The safe return of 33 Chilean miners to Earth's surface last week brought laughter, tears and a list of questions about the psychological fall-out of spending more than two months trapped underground.
Post-traumatic stress disorder is near the top of that worry list. For soldiers returning from war, and victims of terrorist attacks, torture, car crashes and more, people often assume that PTSD is a typical reaction to terrible situations.
Instead, experts say, full-blown PTSD is far less common than most people assume -- affecting, at most, just 30 percent of people after a traumatic event, and usually far less than that. There is also no such thing as a trauma-prone person, making it hard to predict who will ultimately succumb to PTSD.
Even defining the disorder is a work in progress, as psychologists continue to debate its official criteria.
For the miners, only time will tell which, if any, will succumb to this oft-misunderstood disorder. Doctors can't diagnose PTSD until symptoms have persisted for at least a month.
Still, chances are good that the miners will escape serious psychological consequences, experts say, both because of the event's particular circumstances and because, as studies increasingly show, humans are remarkably resilient.

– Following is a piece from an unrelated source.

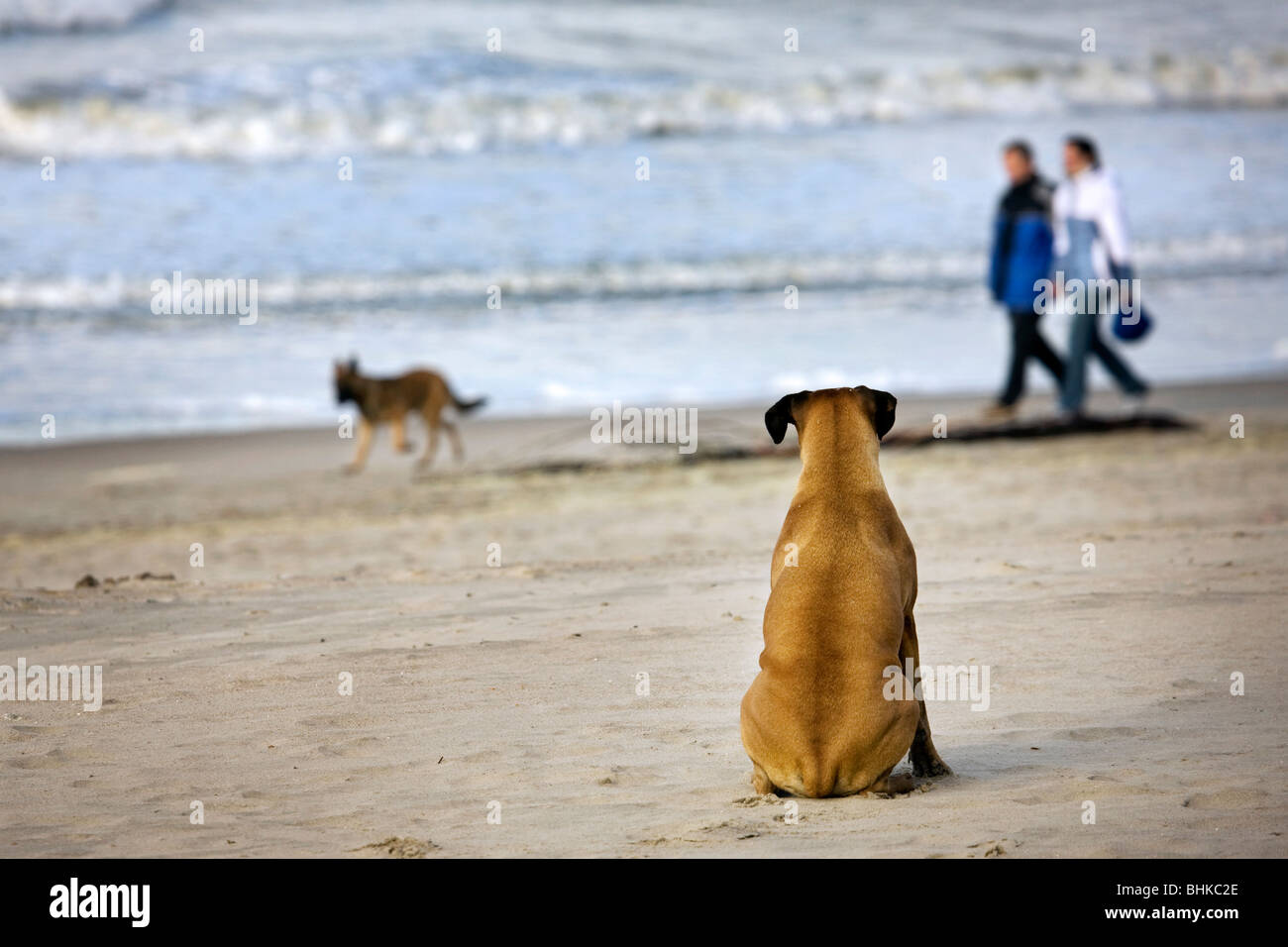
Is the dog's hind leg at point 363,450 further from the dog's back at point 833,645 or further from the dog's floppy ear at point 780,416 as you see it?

"The data are really clear on this that the most common reaction to potentially traumatic events is the absence of symptoms," said George Bonanno, chair of Columbia University's department of Counseling and Clinical Psychology. "I think we're innately wired to handle these kinds of events."

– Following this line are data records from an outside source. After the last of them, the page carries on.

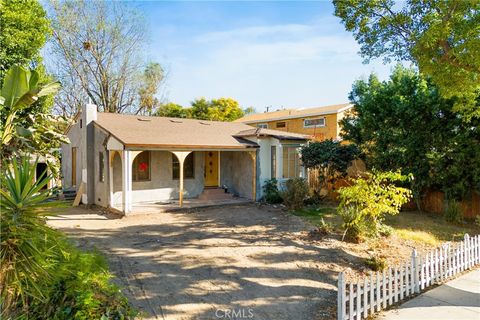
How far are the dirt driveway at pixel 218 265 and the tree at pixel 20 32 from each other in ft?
25.6

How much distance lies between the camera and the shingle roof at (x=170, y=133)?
1387 cm

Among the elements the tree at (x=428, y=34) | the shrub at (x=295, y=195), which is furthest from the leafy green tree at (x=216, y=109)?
the tree at (x=428, y=34)

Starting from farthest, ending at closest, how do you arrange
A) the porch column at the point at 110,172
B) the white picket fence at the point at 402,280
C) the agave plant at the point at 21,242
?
1. the porch column at the point at 110,172
2. the white picket fence at the point at 402,280
3. the agave plant at the point at 21,242

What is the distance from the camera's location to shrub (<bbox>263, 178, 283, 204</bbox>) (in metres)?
15.9

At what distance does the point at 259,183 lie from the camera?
55.0ft

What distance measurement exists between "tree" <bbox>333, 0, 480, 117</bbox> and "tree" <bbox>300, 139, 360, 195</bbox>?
234 inches

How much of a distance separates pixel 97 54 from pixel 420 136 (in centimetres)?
2608

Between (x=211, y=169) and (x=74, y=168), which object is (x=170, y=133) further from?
(x=74, y=168)

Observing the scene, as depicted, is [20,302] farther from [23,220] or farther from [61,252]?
[23,220]

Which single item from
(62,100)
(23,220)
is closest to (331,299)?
(23,220)

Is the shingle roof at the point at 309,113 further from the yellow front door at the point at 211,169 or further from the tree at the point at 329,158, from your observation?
the yellow front door at the point at 211,169

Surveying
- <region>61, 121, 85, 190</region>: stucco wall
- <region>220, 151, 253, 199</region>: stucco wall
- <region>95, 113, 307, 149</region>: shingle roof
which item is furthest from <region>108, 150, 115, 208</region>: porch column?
<region>220, 151, 253, 199</region>: stucco wall

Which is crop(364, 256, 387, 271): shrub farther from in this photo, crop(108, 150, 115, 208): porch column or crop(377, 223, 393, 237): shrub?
crop(108, 150, 115, 208): porch column

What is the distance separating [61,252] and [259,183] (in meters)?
12.7
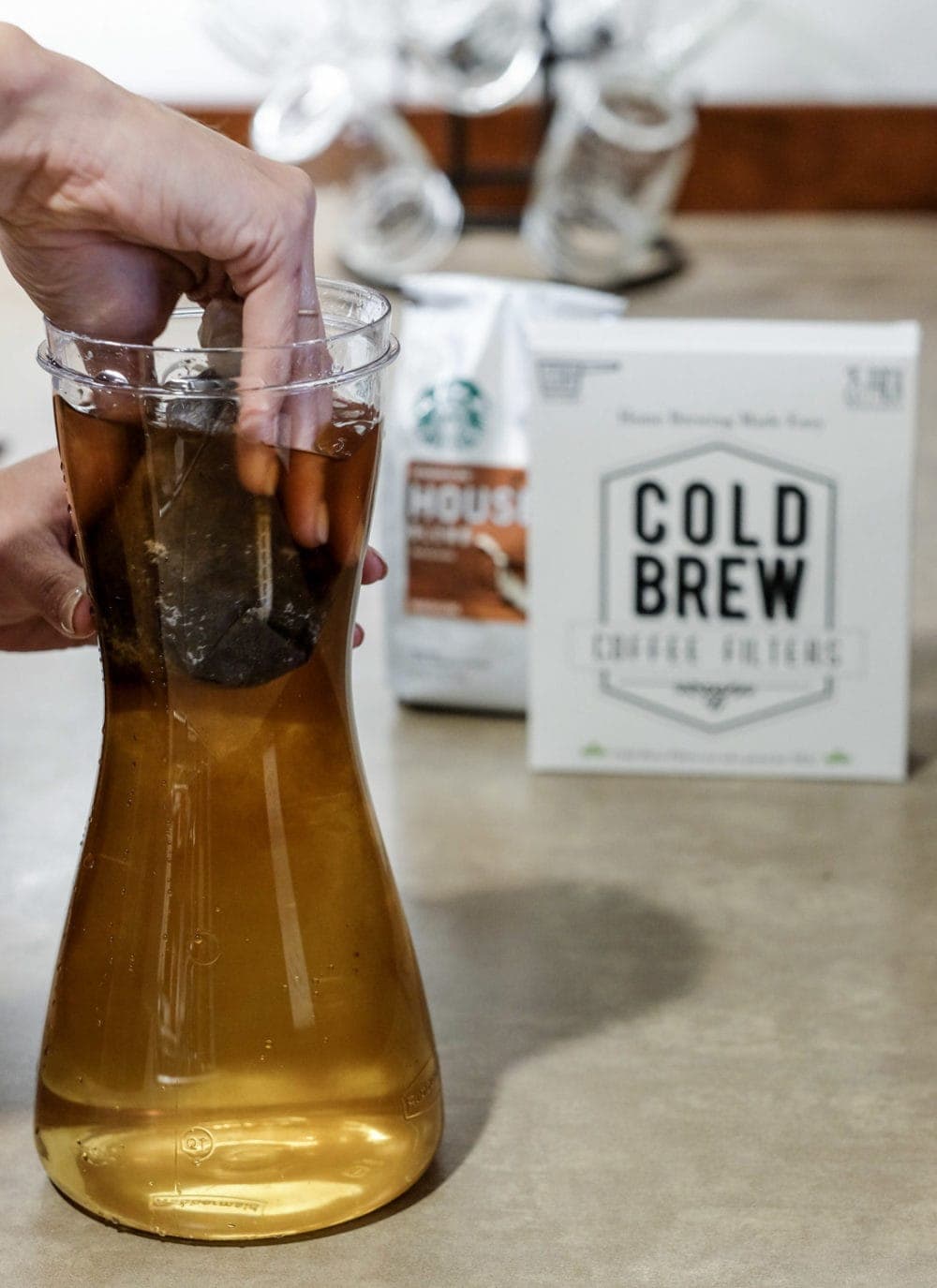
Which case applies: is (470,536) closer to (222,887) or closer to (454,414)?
(454,414)

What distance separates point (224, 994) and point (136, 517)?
14 centimetres

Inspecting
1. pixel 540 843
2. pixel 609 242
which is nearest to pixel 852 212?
pixel 609 242

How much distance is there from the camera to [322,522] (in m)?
0.48

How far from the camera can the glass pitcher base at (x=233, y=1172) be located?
504 mm

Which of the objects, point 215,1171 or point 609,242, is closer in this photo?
point 215,1171

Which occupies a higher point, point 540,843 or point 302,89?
point 302,89

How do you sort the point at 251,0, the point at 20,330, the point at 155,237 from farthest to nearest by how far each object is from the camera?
the point at 251,0 → the point at 20,330 → the point at 155,237

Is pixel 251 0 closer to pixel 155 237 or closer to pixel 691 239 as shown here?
pixel 691 239

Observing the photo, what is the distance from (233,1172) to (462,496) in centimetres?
47

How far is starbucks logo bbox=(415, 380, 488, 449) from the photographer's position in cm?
90

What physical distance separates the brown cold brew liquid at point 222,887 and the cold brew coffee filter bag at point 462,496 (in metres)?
0.39

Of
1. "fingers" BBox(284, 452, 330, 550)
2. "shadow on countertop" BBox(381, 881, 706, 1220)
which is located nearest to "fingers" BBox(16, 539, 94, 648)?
"fingers" BBox(284, 452, 330, 550)

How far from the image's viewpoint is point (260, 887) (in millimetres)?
503

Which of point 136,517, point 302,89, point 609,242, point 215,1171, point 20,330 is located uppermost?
point 302,89
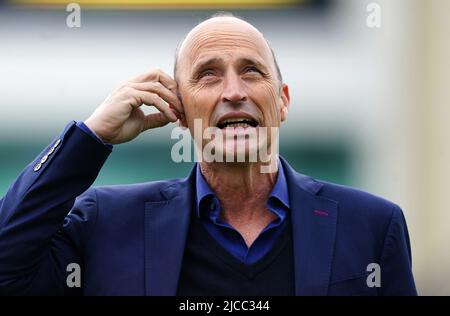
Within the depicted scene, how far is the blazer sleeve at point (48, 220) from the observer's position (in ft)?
6.81

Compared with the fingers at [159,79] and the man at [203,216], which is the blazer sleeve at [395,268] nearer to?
the man at [203,216]

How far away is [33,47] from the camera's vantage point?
4230 mm

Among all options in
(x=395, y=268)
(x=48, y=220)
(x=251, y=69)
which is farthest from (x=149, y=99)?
(x=395, y=268)

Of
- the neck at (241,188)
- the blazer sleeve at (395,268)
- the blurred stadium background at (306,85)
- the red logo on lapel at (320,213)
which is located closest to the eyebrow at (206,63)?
the neck at (241,188)

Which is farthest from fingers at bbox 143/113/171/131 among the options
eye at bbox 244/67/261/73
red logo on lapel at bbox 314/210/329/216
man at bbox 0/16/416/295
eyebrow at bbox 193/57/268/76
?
red logo on lapel at bbox 314/210/329/216

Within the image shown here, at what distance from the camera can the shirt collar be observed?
2.24m

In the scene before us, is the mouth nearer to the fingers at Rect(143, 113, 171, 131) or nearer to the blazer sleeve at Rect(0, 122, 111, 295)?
the fingers at Rect(143, 113, 171, 131)

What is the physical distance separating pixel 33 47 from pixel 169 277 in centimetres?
248

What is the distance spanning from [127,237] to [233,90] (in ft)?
1.60

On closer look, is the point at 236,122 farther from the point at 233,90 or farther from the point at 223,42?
the point at 223,42

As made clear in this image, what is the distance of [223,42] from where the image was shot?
2.32 m

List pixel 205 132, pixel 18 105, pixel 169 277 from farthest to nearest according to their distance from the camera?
pixel 18 105, pixel 205 132, pixel 169 277

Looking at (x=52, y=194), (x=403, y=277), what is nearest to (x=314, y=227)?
(x=403, y=277)
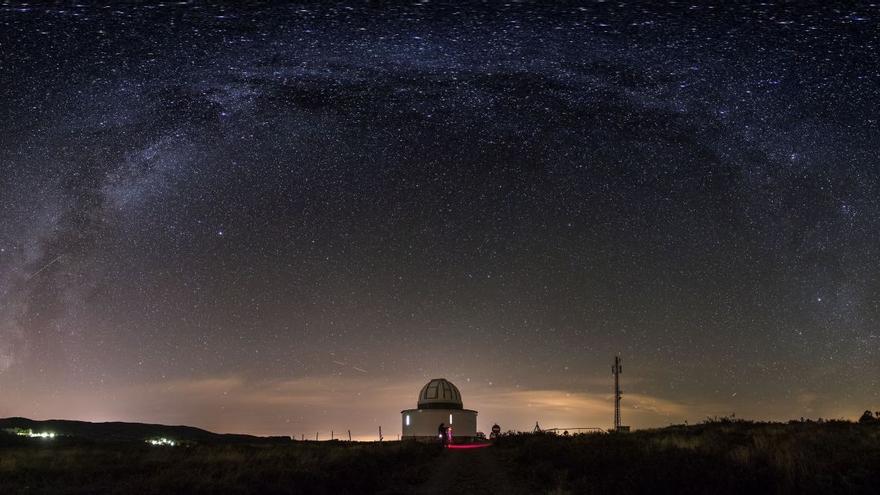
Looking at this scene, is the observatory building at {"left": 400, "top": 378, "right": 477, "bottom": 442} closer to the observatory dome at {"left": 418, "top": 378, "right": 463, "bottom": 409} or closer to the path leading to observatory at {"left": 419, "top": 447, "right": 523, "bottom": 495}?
the observatory dome at {"left": 418, "top": 378, "right": 463, "bottom": 409}

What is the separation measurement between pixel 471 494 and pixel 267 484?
3936mm

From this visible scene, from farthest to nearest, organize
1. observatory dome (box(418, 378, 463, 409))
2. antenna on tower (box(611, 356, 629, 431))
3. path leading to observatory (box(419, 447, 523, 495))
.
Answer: observatory dome (box(418, 378, 463, 409))
antenna on tower (box(611, 356, 629, 431))
path leading to observatory (box(419, 447, 523, 495))

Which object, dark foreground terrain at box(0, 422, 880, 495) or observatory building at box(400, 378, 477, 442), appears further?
observatory building at box(400, 378, 477, 442)

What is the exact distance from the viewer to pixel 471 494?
1188 centimetres

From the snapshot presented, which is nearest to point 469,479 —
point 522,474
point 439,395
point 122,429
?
point 522,474

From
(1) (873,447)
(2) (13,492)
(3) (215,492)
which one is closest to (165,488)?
(3) (215,492)

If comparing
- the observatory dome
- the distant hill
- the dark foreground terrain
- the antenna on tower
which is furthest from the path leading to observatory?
the distant hill

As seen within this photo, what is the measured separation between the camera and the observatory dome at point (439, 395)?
53.1 m

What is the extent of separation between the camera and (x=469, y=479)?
1461 cm

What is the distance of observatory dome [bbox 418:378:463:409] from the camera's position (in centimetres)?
5309

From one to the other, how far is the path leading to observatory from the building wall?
32.0m

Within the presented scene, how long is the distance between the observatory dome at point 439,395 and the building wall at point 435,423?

"The majority of us are exposed to at least one traumatic event and maybe several," he added. "It's absurd to think we would all crumble."
Doctors have known about psychological trauma since the mid-1800s, Bonanno said, especially in the context of war. But they were reluctant to talk about it for many decades, at least in part because governments needed to sell the benefits of war, not emphasize the psychological distress that was likely to come out of it.
In 1980, post-traumatic stress disorder finally became an official diagnosis. And while its exact definition remains in flux, a person must first of all be exposed to a potentially traumatic event. For now, that's defined as something that's life threatening or threatens the physical integrity of you or someone close to you, explained Michael Poulin, a psychologist at the University at Buffalo in New York.
After a horrifying event, a victim of PTSD has uncontrollable and intense stress reactions to memories or images of the event. Reactions might include quicker heart rate, sweating, and shortness of breath. Flashbacks, trouble sleeping, and a feeling of numbness are other hallmarks of the disorder.
And while some or all of these symptoms are common after terrible things happen, symptoms have to last for at least a month to qualify as PTSD. For many people, they go away after a few days or weeks.
Media stories often cite extraordinarily high rates of PTSD in soldiers and other groups, Bonanno said. But in a large review study, soon to be published in the journal Psychological Science in the Public Interest, he and colleagues found that just 5 to 10 percent of people exposed to a trauma develop PTSD.
In one study, Bonanno and colleagues found that just 25 percent of people who were at the World Trade Center during the terrorist attacks on Sept. 11, 2001, suffered from PTSD six months later.
Rates of the disorder dropped to 12 percent in people who saw the attack in person, and 11 percent of people who lost a loved one in the attacks. Among the general population of New York metro area, the rate was about 6 percent. Perhaps most telling, 50 percent of people who were at the World Trade Center that day had no symptoms at all.
In another study of Columbia undergraduates, Bonanno found that students lived through an average of six potentially traumatic events in their four years at college. By the time they graduated, though, most of the students had forgotten many of those events altogether.
Bonanno's theory is that distress forces people to process events and learn from them, allowing them to move on psychologically.
"PTSD is pretty hard to have," he said. "We underestimate the human ability to thrive under aversive events."
Predicting exactly who will succumb to PTSD after a trauma is hard to do. Having a history of anxiety or depression seems to up a person's risk. Having a network of social support and outlets for expressing emotion seem to be protective. Personality traits, on the other hand, play a surprisingly small part in predicting vulnerability.
Despite the uncertainty, the future likely bodes well for the Chilean miners, at least when it comes to PTSD.
The men knew the risks of their profession, for one thing, giving them a coping advantage over say, a group of tourists visiting a cave. For most of their time underground, they had food, water and contact with the outside world. They also sat in a circle every day and talked about their feelings. For these men, Poulin said, chronic stress is probably a bigger concern than PTSD.
Even if a few of the miners do succumb to the disorder, effective therapy-based treatments exist. And new medical treatments are under development.
In some controversial studies, Poulin said, rape victims who took beta-blockers in the emergency room ended up with lower rates of PTSD compared to victims who refused the drugs. Beta-blockers impede stress hormones and may prevent the formation of hyperactive memories.
"There's a lot of research that indicates that PTSD takes an event that undoubtedly anyone would be likely to remember and makes the representation of that memory loom larger than it reasonably should," Poulin said.
It's an open question, he added, whether society will approve of a drug that changes what and how we remember, even if those memories are filled with terror.